Sozialistische Zeitung |
Mit dem Beginn des 21.Jahrhunderts ist die russische Gesellschaft mit der schändlichen Tatsache des
blutigen Kolonialkriegs in Nordkaukasus konfrontiert. Die ganze Macht des "demokratischen" Russland wird dazu verwendet, ein
kleines Volk zu unterjochen, das es gewagt hat, sich dem Reich des Zaren oder Stalins ebenso zu widersetzen wie der
"Föderation" Jelzins. Zehntausende wurden getötet oder sind physisch wie seelisch verkrüppelt; die Massen sind
verarmt oder zu rechtlosen Flüchtlingen geworden; Städte und Dörfer werden in Trümmer gelegt - dies ist der Preis,
der gezahlt wird, um den politischen Ehrgeiz einer russischen herrschenden Klasse zu befriedigen, die sich der Stärkung und Mehrung
ihrer Herrschaft verschrieben hat.
Dieser Krieg, der in zynischer Weise als "Anti-Terror-
Operation" dargestellt wird, ist in Wirklichkeit ein Akt staatlichen Terrors großen Ausmaßes, der seinerseits zu bewaffneter
Vergeltung durch das verzweifelte tschetschenische Volk führen wird, dem alles geraubt wurde, was es besaß. Die
Streitkräfte der Föderation, die alles auf ihrem Wege niederbrennen und zerstören, werden nicht "den
Fundamentalismus mit der Wurzel ausreißen", sondern Tschetschenien sozial wie ökonomisch ins Mittelalter versinken
lassen, womit sie die Bedingungen schaffen, in denen reaktionäre radikal-islamische politische Kräfte Einfluss gewinnen.

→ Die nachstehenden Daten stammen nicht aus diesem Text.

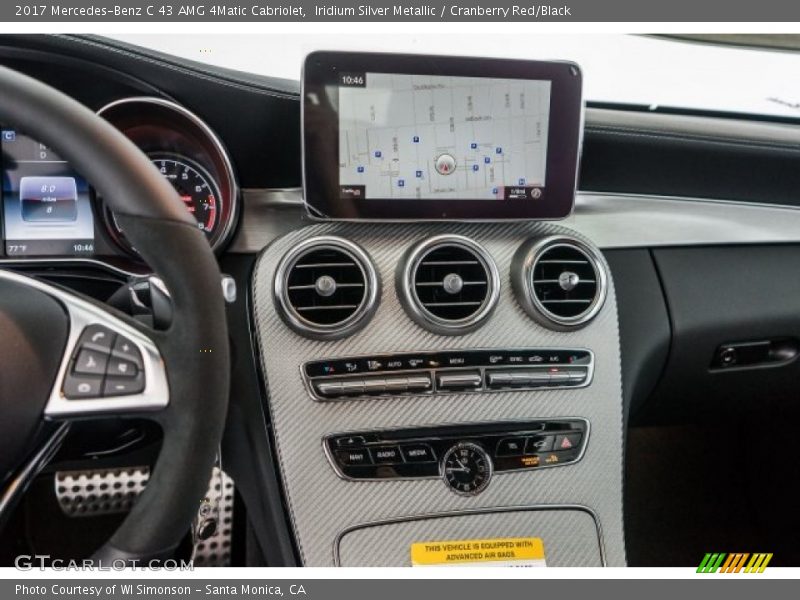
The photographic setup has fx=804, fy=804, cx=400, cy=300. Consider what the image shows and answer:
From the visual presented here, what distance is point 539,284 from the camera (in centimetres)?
113

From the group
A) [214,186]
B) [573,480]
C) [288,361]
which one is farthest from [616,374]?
[214,186]

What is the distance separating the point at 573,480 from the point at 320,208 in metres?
0.52

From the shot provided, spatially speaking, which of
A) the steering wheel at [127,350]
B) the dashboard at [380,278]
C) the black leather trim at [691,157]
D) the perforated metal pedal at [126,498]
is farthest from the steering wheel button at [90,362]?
the black leather trim at [691,157]

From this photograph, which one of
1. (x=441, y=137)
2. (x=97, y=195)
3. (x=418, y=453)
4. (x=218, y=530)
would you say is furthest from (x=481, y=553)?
(x=97, y=195)

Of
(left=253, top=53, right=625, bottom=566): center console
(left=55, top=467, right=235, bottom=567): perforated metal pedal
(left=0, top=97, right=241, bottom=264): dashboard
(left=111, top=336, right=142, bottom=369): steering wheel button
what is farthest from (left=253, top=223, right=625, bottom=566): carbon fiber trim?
(left=111, top=336, right=142, bottom=369): steering wheel button

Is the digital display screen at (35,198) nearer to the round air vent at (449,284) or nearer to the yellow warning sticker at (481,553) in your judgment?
the round air vent at (449,284)

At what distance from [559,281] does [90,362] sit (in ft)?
2.14

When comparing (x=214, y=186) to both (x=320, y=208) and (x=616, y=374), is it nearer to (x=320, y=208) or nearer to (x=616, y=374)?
(x=320, y=208)

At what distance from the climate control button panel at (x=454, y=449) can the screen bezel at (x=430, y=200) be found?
0.95ft

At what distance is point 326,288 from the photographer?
1.05 metres

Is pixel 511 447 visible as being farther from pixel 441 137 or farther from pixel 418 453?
pixel 441 137

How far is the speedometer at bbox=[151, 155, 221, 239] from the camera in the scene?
1.08m

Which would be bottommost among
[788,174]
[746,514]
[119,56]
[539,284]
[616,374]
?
[746,514]

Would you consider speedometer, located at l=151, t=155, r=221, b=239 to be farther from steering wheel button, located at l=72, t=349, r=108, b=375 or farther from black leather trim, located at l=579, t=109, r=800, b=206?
black leather trim, located at l=579, t=109, r=800, b=206
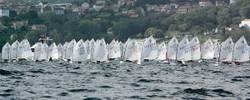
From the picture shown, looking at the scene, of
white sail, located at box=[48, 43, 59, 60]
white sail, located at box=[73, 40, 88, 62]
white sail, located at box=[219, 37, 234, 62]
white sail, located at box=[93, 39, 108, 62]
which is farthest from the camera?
white sail, located at box=[48, 43, 59, 60]

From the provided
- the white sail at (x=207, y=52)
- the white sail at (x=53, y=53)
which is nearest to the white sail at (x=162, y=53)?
the white sail at (x=207, y=52)

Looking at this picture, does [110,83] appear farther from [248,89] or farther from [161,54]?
[161,54]

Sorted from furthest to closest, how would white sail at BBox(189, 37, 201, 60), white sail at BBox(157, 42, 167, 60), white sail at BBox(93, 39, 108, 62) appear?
white sail at BBox(157, 42, 167, 60) → white sail at BBox(189, 37, 201, 60) → white sail at BBox(93, 39, 108, 62)

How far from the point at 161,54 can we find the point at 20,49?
25.5 meters

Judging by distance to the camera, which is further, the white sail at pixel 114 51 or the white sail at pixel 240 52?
the white sail at pixel 114 51

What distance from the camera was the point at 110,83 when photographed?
208ft

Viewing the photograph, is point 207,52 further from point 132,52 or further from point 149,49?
point 132,52

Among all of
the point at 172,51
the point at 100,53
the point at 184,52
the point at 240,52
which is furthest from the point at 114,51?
the point at 240,52

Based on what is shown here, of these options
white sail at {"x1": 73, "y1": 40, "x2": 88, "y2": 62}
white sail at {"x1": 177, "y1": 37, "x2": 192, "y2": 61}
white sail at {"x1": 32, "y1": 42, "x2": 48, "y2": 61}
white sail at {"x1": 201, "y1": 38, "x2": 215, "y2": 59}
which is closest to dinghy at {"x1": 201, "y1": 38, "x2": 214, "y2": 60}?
white sail at {"x1": 201, "y1": 38, "x2": 215, "y2": 59}

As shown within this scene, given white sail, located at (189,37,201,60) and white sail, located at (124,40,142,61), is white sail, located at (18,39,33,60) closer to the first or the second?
white sail, located at (124,40,142,61)

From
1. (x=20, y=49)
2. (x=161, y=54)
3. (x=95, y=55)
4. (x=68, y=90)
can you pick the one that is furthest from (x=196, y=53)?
(x=68, y=90)

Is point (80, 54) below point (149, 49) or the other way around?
below

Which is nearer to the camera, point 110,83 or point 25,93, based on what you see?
point 25,93

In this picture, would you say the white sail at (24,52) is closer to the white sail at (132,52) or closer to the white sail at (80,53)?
the white sail at (80,53)
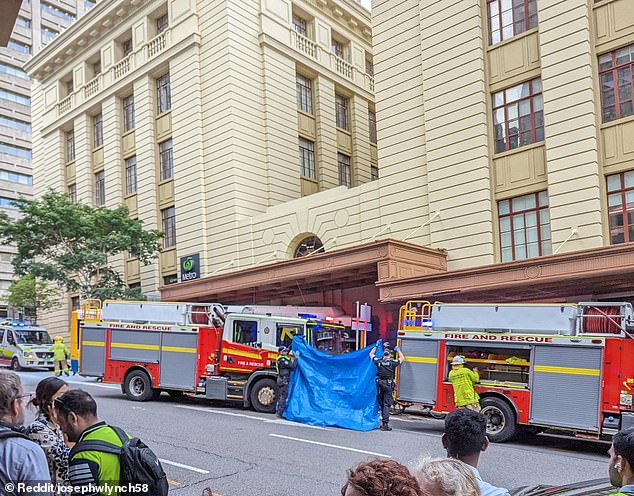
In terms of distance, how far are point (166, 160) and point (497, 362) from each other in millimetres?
22809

Die Aggression gegen Tschetschenien, der Genozid an seiner
Bevölkerung verstärkt auch für die Bevölkerung Russlands die Bedrohung eines militärischen und
Polizeiregimes, der Unterdrückung der Bürgerrechte und der Aussicht auf etwas ähnlichem wie dem Belorussland eines
Lukaschenko oder einer lateinamerikanischen Diktatur. "Ein Volk, das ein anderes unterdrückt, kann niemals selbst frei sein."
Die Wahrheit dieser Worte Friedrich Engels zeigt sich heute in ihrem vollen Umfang.
Dieser Krieg hat auch katastrophale soziale und wirtschaftliche Folgen.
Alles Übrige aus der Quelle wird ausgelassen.